The victim initially identified Berryman and Bunch from a mug book labeled “B,” which contained photographs of all individuals with names beginning with that letter.  The victim had earlier reviewed the “A” book and was told by police that, unless she could identify the suspects quickly, she would have to look through mug books for each of the 26 letters of the alphabet, each containing more than 150 pictures.  The record also shows that she gave vastly different physical descriptions of her assailants on three separate occasions, all of which varied substantially from Berryman's and Bunch's actual physical features.  (NACDL) (CM)  [7/05]

 

New York County, NY Michael Mercer Mar 19, 1991
Michael Mercer was convicted of accosting a 17-year-old in the elevator of a Manhattan building, forcing her to the roof, then robbing and raping her.  The building was at 1405 Park Avenue, near 104th Street.  The victim returned to the building two months after her assault, identified Mercer as her assailant, and yelled to passers-by, “Stop him!  Stop him!”  A crowd caught Mercer, beat him, and held him for police.  The beating gave Mercer a swollen eye and several lacerations, two of which had to be sutured.  DNA tests in 2003 showed that another man, Arthur Brown, was the actual assailant and Mercer was innocent.  Brown cannot be charged with the assault because of the statute of limitations.  Mercer was released from prison after serving 11 years.  (IP) (AP News)  [9/05]

 

Mercer County, WV Payne Boyd May 30, 1918 (Modoc)
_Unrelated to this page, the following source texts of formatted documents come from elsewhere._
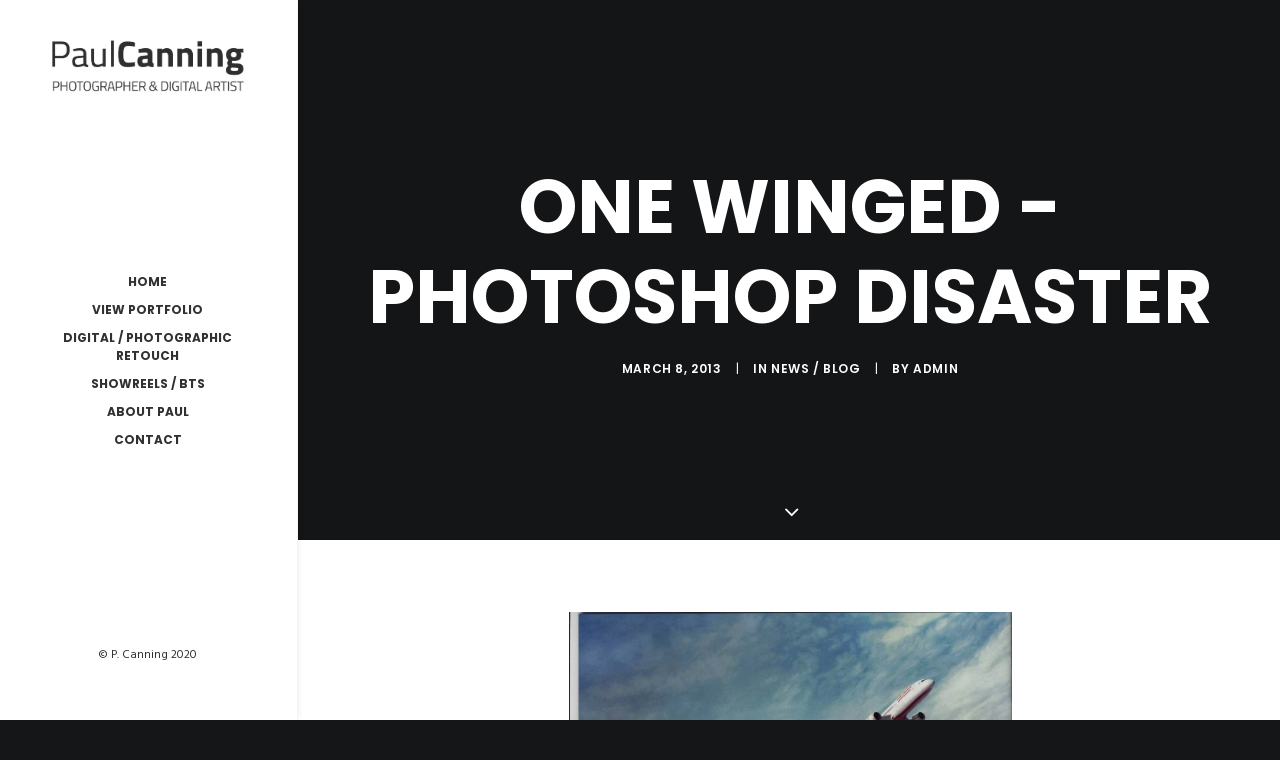

--- FILE ---
content_type: text/javascript
request_url: https://www.paulcanningphotography.com/wp-content/themes/uncode/library/js/woocommerce-uncode.js?ver=90972433
body_size: 4717
content:
(function($) {
	"use strict";

	function get_cart() {
		if (window.wc_add_to_cart_params != undefined) {
			$.post({
				url: wc_add_to_cart_params.ajax_url,
				dataType: 'JSON',
				data: {
					action: 'woomenucart_ajax'
				},
				success: function(data, textStatus, XMLHttpRequest) {
					$('.uncode-cart-dropdown').html(data.cart);
					if (data != '') {
						if ($('.uncode-cart .badge, .mobile-shopping-cart .badge').length) {
							if (data.articles > 0) {
								$('.uncode-cart .badge, .mobile-shopping-cart .badge').html(data.articles);
								$('.uncode-cart .badge, .mobile-shopping-cart .badge').show();
							} else {
								$('.uncode-cart .badge, .mobile-shopping-cart .badge').hide();
							}
						} else $('.uncode-cart .cart-icon-container').append('<span class="badge">' + data.articles + '</span>'); //$('.uncode-cart .badge').html(data.articles);
					}
				}
			});
		}

	}

	function remove_from_cart() {
		$(document).on('click', '.uncode-cart-dropdown a.remove', function(e){

			var $remove = $(this),
				product_id = $remove.attr("data-product_id"),
				item_key = $remove.attr("data-item_key"),
				$li = $remove.parents('.cart-item-list').eq(0).addClass('removing-item').animate({
					opacity: .5
				},150);

			$.post({
				dataType: 'json',
				url: wc_add_to_cart_params.ajax_url,
				data: {
					action: "woomenucart_remove_ajax",
					item_key: item_key
				},
				success: function(html){
					$li.slideUp(200, function(){
						get_cart();
					});
				}
			});

			return false;
		});
	}

	function change_images(event, variation) {
		if (variation.image_src !== '') {
			var get_href = $('a.woocommerce-main-image'),
				image_variable = $('> img', get_href),
				getLightbox = UNCODE.lightboxArray[get_href.data('lbox')];
			get_href.data('options', "thumbnail: '" + variation.image_src + "'");
			image_variable.attr('src', variation.image_src);
			if (image_variable.hasClass('async-done')) {
				image_variable.attr('data-path', variation.uncode_image_path);
				image_variable.attr('data-guid', variation.uncode_image_guid);
				image_variable.removeClass('async-done').addClass('adaptive-async');
				UNCODE.adaptive();
			}
			if (getLightbox != undefined) getLightbox.refresh();
			$(window).trigger('focus');
		}
	}
	$(document).ready(function() {
		remove_from_cart();
		$('body').bind("added_to_cart", get_cart);
		$('body').bind("wc_fragments_refreshed", get_cart);
		$('.variations_form').bind("show_variation", change_images);
	});

	$( 'body' ).on( 'init', '#rating', function() {
		setTimeout(function(){
			$('.comment-form-rating').each(function(){
				var $wrap = $(this),
					$stars = $('p.stars', $wrap).remove();
				$( 'select[name="rating"]', $wrap ).hide().before( '<p class="stars"><span><a class="star-1" href="#">1</a><a class="star-2" href="#">2</a><a class="star-3" href="#">3</a><a class="star-4" href="#">4</a><a class="star-5" href="#">5</a></span></p>' );
			});
		}, 10);
	} );

	$( '.woocommerce-product-gallery' ).each( function() {

		var $slider = $(this);

		if ($.fn.flexslider) {
			var $plcholder = $('#woocommerce-product-single-plchold');
			$slider.flexslider({
				start: function(){
					$('img[data-large_image]', $slider).each(function(){
						var $img = $(this),
							url = $img.attr('data-large_image');
					});
					setTimeout(function(){
						$plcholder.remove();
					},600);
				}
			});
			$(window).on('load', function(){
				$('.woocommerce-product-gallery__wrapper', $slider).css({'max-width': 'none'})
			});
		}

		if ($.fn.zoom && $('body').hasClass('wc-zoom-enabled') ) {
			var $zoomTrgt = $('.woocommerce-product-gallery__image', $slider);

			if ( $('.thumbnails', $slider).length )
				$zoomTrgt = $zoomTrgt.first();

			$zoomTrgt.trigger( 'zoom.destroy' );
			$zoomTrgt.zoom();

			var checkForZoom = function(){
				var galleryWidth = $zoomTrgt.width(),
					zoom_options = {
						touch: false,
						callback: function(){
							$('.woocommerce-product-gallery__image').each(function(){
								var $wrap = $(this),
									$zoom = $('a.zoom', $wrap),
									$zoomImg = $('.zoomImg', $wrap);

								$wrap.prepend($zoomImg);
							});
						}
					};

				if ( 'ontouchstart' in window ) {
					zoom_options.on = 'click';
				}

				$zoomTrgt.trigger( 'zoom.destroy' );
				$zoomTrgt.each(function(){
					var $thisTrgt = $(this),
						$img = $('img', $thisTrgt);


					if ( $img.data( 'large_image_width' ) > galleryWidth )
						$thisTrgt.zoom(zoom_options);

				});
			};
			checkForZoom();

			var setCheckForZoom;
			$(window).on( 'resize', function(){
				clearTimeout(setCheckForZoom);
				setCheckForZoom = setTimeout( checkForZoom, 150 );
			});
		}

	} );
})(jQuery);
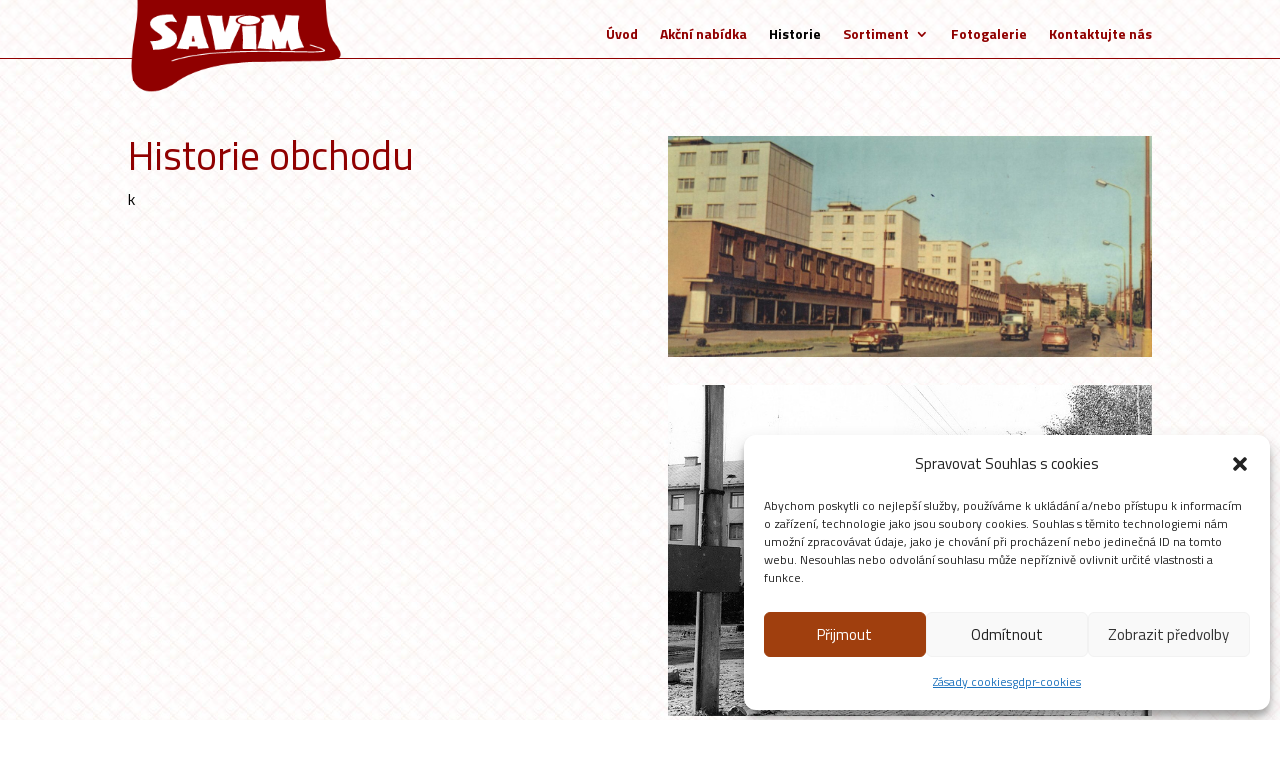

--- FILE ---
content_type: text/css
request_url: https://drogeriesavim.cz/wp-content/themes/Divi-child-theme/style.css?ver=4.27.4
body_size: 109
content:
/*
Theme Name: Divi Child theme of Divi
Theme URI: 
Description: Child theme of Divi theme for the Divi theme
Author: <a href="http://www.elegantthemes.com">Elegant Themes</a>
Author URI: 
Template: Divi
Version: 4.9.4
*/

/* Generated by Orbisius Child Theme Creator (https://orbisius.com/products/wordpress-plugins/orbisius-child-theme-creator/) on Sat, 05 Jun 2021 15:10:01 +0000 */ 
/* The plugin now uses the recommended approach for loading the css files.*/

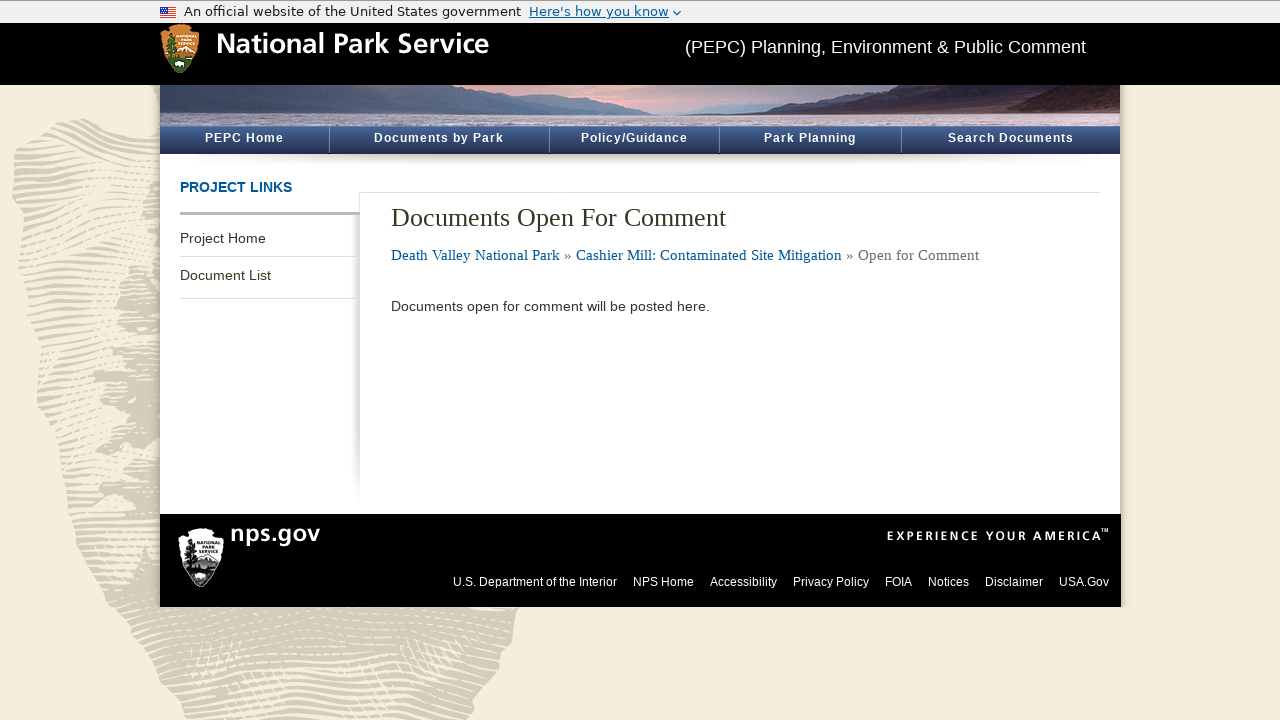

--- FILE ---
content_type: text/html;charset=UTF-8
request_url: https://parkplanning.nps.gov/documentsOpenForReview.cfm?projectID=92750&parkID=297
body_size: 6798
content:


<!DOCTYPE html> 
<meta http-equiv="X-UA-Compatible" content="IE=8">
<html xmlns="http://www.w3.org/1999/xhtml" xml:lang="en" lang="en">
<head><title>ParkPlanning - Documents Open For Comment</title> <meta name="Description" id="Description" content="NPS PEPC" />
<meta name="Keywords" id="Keywords" content="" />
<meta name="Description" content="ParkPlanning - Documents Open For Comment"/>
<meta http-equiv="Content-Type" content="text/html;charset=utf-8" />
<link rel="shortcut icon" href="favicon.ico" type="image/x-icon" />


<script type="text/javascript" src="https://parkplanning.nps.gov/js/jquery/latest/min.js?17"></script>
<script type="text/javascript" src="https://parkplanning.nps.gov/js/jqueryUI/latest/jquery-ui.min.js?17"></script>
<link rel="stylesheet" href="https://parkplanning.nps.gov/js/jqueryUI/latest/jquery-ui.min.css?17">
<script type="text/javascript" src="https://parkplanning.nps.gov/js/dataTables/latest/datatables.min.js?17"></script>
<link rel="stylesheet" href="https://parkplanning.nps.gov/js/DataTables/latest/dataTables.min.css?17">
<link rel="stylesheet" href="https://parkplanning.nps.gov/css/dataTables2.css?17">


<link rel="stylesheet" type="text/css" href="https://parkplanning.nps.gov/css/ext-all.css?7" />

<link rel="stylesheet" type="text/css" href="https://parkplanning.nps.gov/css/global.css?7" />
<link rel="stylesheet" type="text/css" href="https://parkplanning.nps.gov/css/button.css?7" />
<link rel="stylesheet" type="text/css" href="https://parkplanning.nps.gov/css/uswds-banner.css?7" />


<style>
div.PEPCBanner { 
background-image: url('banner.cfm?parkID=297');
background-position: 0px -40px; 
}
</style>
<script type="text/javascript" src="https://parkplanning.nps.gov/js/gridFunctions.js"></script>
<script type="text/javascript" src="https://parkplanning.nps.gov/js/general.js?2"></script>

<script type="text/javascript" src="https://parkplanning.nps.gov/js/usa-banner.js.umd.js?2"></script>
	
</head>


<body bgColor="#FFFFFF" style="margin-top:0;margin-bottom:0;margin-left:0;margin-right:0;">
<header class="us-header"><usa-banner></usa-banner></header>
<header>
<div class="top">

<div class="center" style="width: 960px;">
<div class="banner">
<div class="ArrowHeadBanner"><a href="http://www.nps.gov/" target="_blank" rel="noopener noreferrer" alt="National Park Service Homepage"><img src="../images/ArrowHeadandNPS.gif" width="329" height="50" border="0" alt="National Park Service Logo" /></a></div>
<div class="TitleInBanner" >(PEPC) Planning, Environment &amp; Public Comment</div>
</div></div>
</div>
<div class="shadow" >
<div class="PEPCBanner" Title="Badwater Basin photo by Dan Mottaz" alt="" ></div> <div id="PEPCnavHolder"><nav aria-label="ParkPlanning Menu">
<a href="publicHome.cfm" class="navLink" id="nav_Home" title="All projects with documents posted for review">PEPC Home</a><div class="navDivider2"></div>
<a href="parks.cfm" class="navLink" id="nav_Parks" title="Find projects by park ">Documents by Park</a><div class="navDivider2"></div>
<a href="links.cfm" class="navLink" id="nav_Links" title="Policy and guidance links">Policy/Guidance</a><div class="navDivider2"></div>
<a href="https://www.nps.gov/subjects/parkplanning/index.htm" target="_blank" class="navLink" id="nav_Planning" title="Go to Park Planning on nps.gov" >Park Planning</a>
<div class="navDivider2"></div>
<a href="searchAll.cfm" class="navLink" id="nav_Search" title="Find projects by search" >Search Documents</a>
</nav></div>
<div id="navShadow"></div>
</div></header>
<div class="shadow">
<div class="content"><main>






<div id="content" class="clearfix" >

<div class="leftnav">
<div class="CS_Element_Schedule">
<h2 class="noLink">Project Links</h2>
<div class="leftnav_content">
<nav aria-label="Project Navigation">
<ul class="clearfix">
	
		<li class=""><a href="projectHome.cfm?projectID=92750">Project Home</a></li>
	
		<li class="last"><a href="documentsList.cfm?projectID=92750">Document List</a></li>
	
    <div style="overflow:visible; position:absolute"></div>
    
</ul>
</nav>



	<!-- countdown timer failed -->


</div>
</div>
</div>

<div class="main">
<div class="article" style="border:0px solid;padding:1px;">
<div class="intro clearfix">
<h1 class="withSubTitle">Documents Open For Comment</h1>
<h3 style="margin-bottom:20px;">
<a href="parkHome.cfm?parkID=297" class="breadcrumb" title="Death Valley National Park">Death Valley National Park</a> &raquo; 
<a href="projectHome.cfm?parkID=297&projectID=92750" class="breadcrumb" title="Cashier&#x20;Mill&#x3a;&#x20;Contaminated&#x20;Site&#x20;Mitigation">Cashier Mill&#x3a; Contaminated Site Mitigation</a> &raquo; 
Open for Comment
</h3>
</div>     
<div class="textWrappedAroundImage clearfix" style="padding-top:10px;">


		Documents open for comment will be posted here.


<br />
<br />
</div>
					</div>
                </div>
            </div>
</div>

</main></div>
<div class="shadow"><div class="footer">
<footer><div class="npsFooter">
  <div id="footer_nav">
      <div class="npsfooterlogo"><img src="https://parkplanning.nps.gov/images/logoFooter.gif" class="logo" style="position:relative;" alt="National Park Service Arrowhead" /></div>
      <div class="npsgov"><a href="https://www.nps.gov" alt="N P S Homepage" target="_blank" rel="noopener noreferrer"><img src="images/footer_nps.gif" alt="nps.gov" /></a></div>
      <div class="experience"><img src="https://parkplanning.nps.gov/images/experience.gif" alt="Experience Your America" /></div>
      <div class="footer_nav"><ul>
<li><a target="_blank" rel="noopener noreferrer" href="https://www.doi.gov">U.S. Department of the Interior</a></li>
<li><a target="_blank" rel="noopener noreferrer" href="https://www.nps.gov/">NPS Home</a></li>
<li><a target="_blank" rel="noopener noreferrer" href="https://www.nps.gov/aboutus/accessibility.htm">Accessibility</a></li>
<li><a target="_blank" rel="noopener noreferrer" href="https://www.nps.gov/aboutus/privacy.htm">Privacy Policy</a></li>
<li><a target="_blank" rel="noopener noreferrer" href="https://www.nps.gov/aboutus/foia/index.htm" title="Freedom of Information Act">FOIA</a></li>
<li><a target="_blank" rel="noopener noreferrer" href="https://www.nps.gov/aboutus/notices.htm">Notices</a></li>
<li><a target="_blank" rel="noopener noreferrer" href="https://www.nps.gov/aboutus/disclaimer.htm">Disclaimer</a></li>
<li><a target="_blank" rel="noopener noreferrer" href="https://www.usa.gov/">USA.Gov</a></li>
      </ul>
      </div>
  </div>
</div></footer>


</div>
</div>
</div>
</body>
</html>

	
<script src="//www.nps.gov/common/commonspot/templates/js/federated-analytics-uav1.js?ver=true&agency=DOI&subagency=NPS&exts=rtf,odt,ods,odp&dclink=true&enhlink=true" id="_fed_an_ua_tag"></script>
	
	

--- FILE ---
content_type: text/css
request_url: https://parkplanning.nps.gov/css/uswds-banner.css?7
body_size: -73
content:
usa-banner {
    text-align: left !important;
}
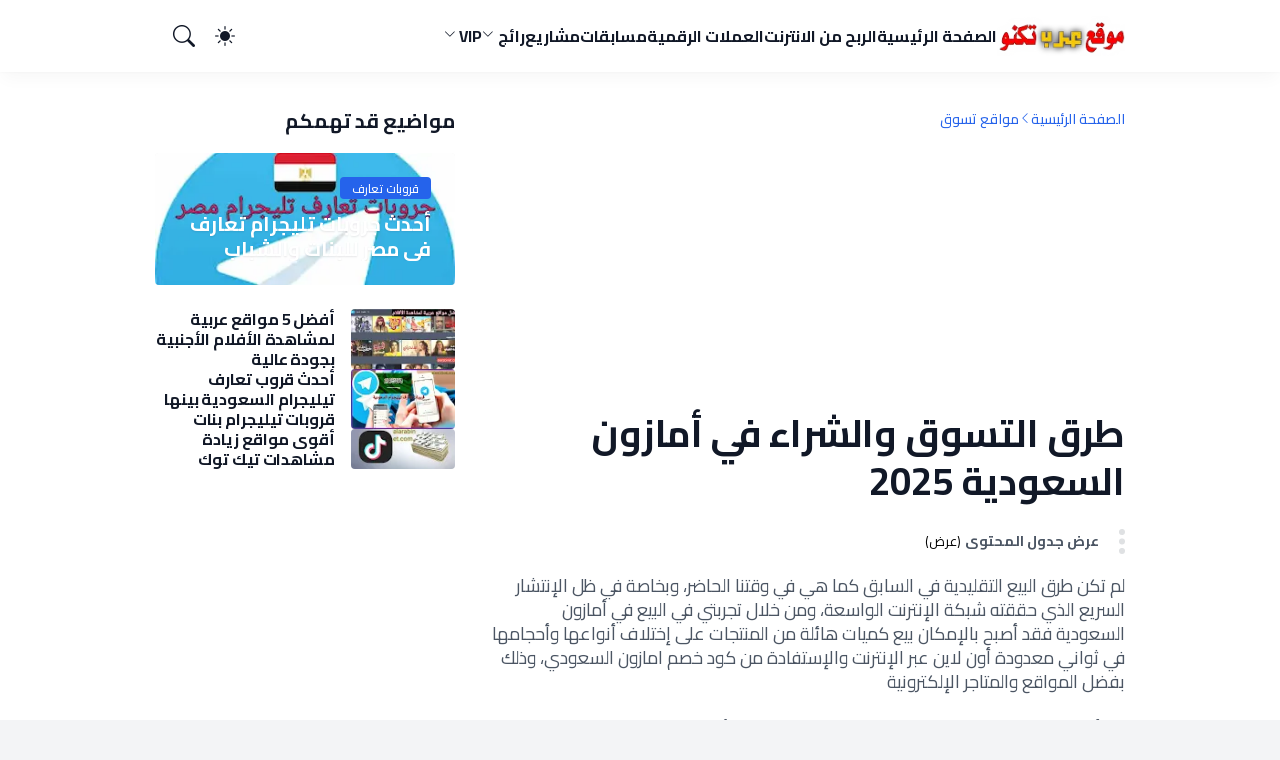

--- FILE ---
content_type: text/html; charset=utf-8
request_url: https://www.google.com/recaptcha/api2/aframe
body_size: 266
content:
<!DOCTYPE HTML><html><head><meta http-equiv="content-type" content="text/html; charset=UTF-8"></head><body><script nonce="JIEiSWESWl9lU5lDMsnmLw">/** Anti-fraud and anti-abuse applications only. See google.com/recaptcha */ try{var clients={'sodar':'https://pagead2.googlesyndication.com/pagead/sodar?'};window.addEventListener("message",function(a){try{if(a.source===window.parent){var b=JSON.parse(a.data);var c=clients[b['id']];if(c){var d=document.createElement('img');d.src=c+b['params']+'&rc='+(localStorage.getItem("rc::a")?sessionStorage.getItem("rc::b"):"");window.document.body.appendChild(d);sessionStorage.setItem("rc::e",parseInt(sessionStorage.getItem("rc::e")||0)+1);localStorage.setItem("rc::h",'1769114618195');}}}catch(b){}});window.parent.postMessage("_grecaptcha_ready", "*");}catch(b){}</script></body></html>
In 1918, a black coal miner named Cleveland Boyd was convicted on vagrancy complaints.  He was sentenced to 30 days in jail and fined $25.  The judge who convicted him, Squire H. E. Cook, and a deputy sheriff, A. M. Godfrey, then prepared to take him to the jail at Matoaka.  Boyd, however, pleaded to stop at his home about 100 yards away where he could exchange his new shoes for older, more comfortable ones.  On stopping at his home, Boyd retrieved a revolver and shot the judge twice, mortally wounding him.  The deputy sheriff fled for his life.  Boyd fled into the hills and escaped capture.